Last week it was Germany's Solon, which makes solar modules and solar power plants, that was looking to "attempt restructuring via the insolvency court," in roughly the German equivalent of bankruptcy. Today saw Germany's Solar Millennium file for the opening of insolvency proceedings, according to a Reuters article.
Solar Millennium has a large 2.25-gigawatt pipeline of solar projects in the U.S. alone, for which it was in advanced discussions with solarhybrid to sell. But the deals did not move fast enough and insolvency was the result.

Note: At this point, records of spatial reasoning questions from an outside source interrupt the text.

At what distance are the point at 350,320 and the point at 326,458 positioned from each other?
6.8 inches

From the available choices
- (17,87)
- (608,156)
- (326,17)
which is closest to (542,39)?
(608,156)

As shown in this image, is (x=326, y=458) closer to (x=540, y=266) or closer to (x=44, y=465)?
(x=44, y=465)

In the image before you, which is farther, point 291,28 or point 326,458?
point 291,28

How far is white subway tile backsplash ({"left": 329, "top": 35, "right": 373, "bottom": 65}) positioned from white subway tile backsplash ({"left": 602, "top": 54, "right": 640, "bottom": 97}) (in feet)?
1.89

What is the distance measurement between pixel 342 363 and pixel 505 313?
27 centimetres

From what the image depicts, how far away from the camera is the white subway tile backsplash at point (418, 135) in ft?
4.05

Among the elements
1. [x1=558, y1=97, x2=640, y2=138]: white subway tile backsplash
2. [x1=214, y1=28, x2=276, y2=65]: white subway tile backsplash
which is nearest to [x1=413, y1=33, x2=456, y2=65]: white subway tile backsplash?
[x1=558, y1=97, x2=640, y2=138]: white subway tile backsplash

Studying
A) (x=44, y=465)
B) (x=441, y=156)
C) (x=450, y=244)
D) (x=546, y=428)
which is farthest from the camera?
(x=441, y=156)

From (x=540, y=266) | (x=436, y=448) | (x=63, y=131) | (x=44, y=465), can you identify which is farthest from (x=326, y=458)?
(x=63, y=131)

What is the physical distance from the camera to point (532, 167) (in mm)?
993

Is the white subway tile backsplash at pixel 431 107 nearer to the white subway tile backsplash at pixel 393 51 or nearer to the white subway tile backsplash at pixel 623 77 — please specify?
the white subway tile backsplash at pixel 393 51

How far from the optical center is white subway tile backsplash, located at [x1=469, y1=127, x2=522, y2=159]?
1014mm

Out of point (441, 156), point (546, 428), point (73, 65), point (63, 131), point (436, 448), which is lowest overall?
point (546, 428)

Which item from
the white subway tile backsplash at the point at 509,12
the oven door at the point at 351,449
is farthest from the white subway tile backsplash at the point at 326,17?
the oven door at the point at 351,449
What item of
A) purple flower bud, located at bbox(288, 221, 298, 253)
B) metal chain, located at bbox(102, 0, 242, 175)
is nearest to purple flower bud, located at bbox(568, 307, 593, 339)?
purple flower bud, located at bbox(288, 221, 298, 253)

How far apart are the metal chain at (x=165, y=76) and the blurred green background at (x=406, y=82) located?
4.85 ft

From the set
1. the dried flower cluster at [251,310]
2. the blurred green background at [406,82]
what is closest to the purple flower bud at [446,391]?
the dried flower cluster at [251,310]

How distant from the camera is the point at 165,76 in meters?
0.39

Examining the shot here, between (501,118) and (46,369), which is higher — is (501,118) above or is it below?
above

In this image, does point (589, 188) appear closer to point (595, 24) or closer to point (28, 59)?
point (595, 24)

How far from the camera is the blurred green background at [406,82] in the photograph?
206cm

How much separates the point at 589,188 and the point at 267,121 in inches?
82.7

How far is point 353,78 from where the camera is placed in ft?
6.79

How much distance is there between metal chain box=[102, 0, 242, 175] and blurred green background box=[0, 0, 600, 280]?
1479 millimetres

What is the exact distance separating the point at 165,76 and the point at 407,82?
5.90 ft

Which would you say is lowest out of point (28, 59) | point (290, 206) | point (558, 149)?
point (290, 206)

The flagship U.S. project is the Blythe CSP solar farm, which is in the process of shifting to photovoltaics. It was originally a trough CSP design, which has become an increasingly difficult technology to economically justify. (See the details of the levelized cost of energy reality for trough-based CSP plants in this PDF from GTM Research solar analyst, Brett Prior.)
Solar Millennium has about 235 employees and an $18 million market capitalization.
The 2.25-gigawatt U.S. pipeline being sold to solarhybrid included these projects:
- Blythe 1,000 megawatts (in two phases)
- Amargosa Farm 500 megawatts (shifted to PV)
- Palen 500 megawatts
- Ridgecrest 250 megawatts
The firm also has a number of projects being developed in Spain, Egypt, and Greece totaling more than 300 megawatts. The discontinuation of the CSP projects sends impacts down the CSP supply chain and will affect mirror vendors such as Flabeg and receiver tube vendors such as Schott.
Other German solar firms such as Q-Cells and SolarWorld are also feeling the pressures of a brutally competitive solar market.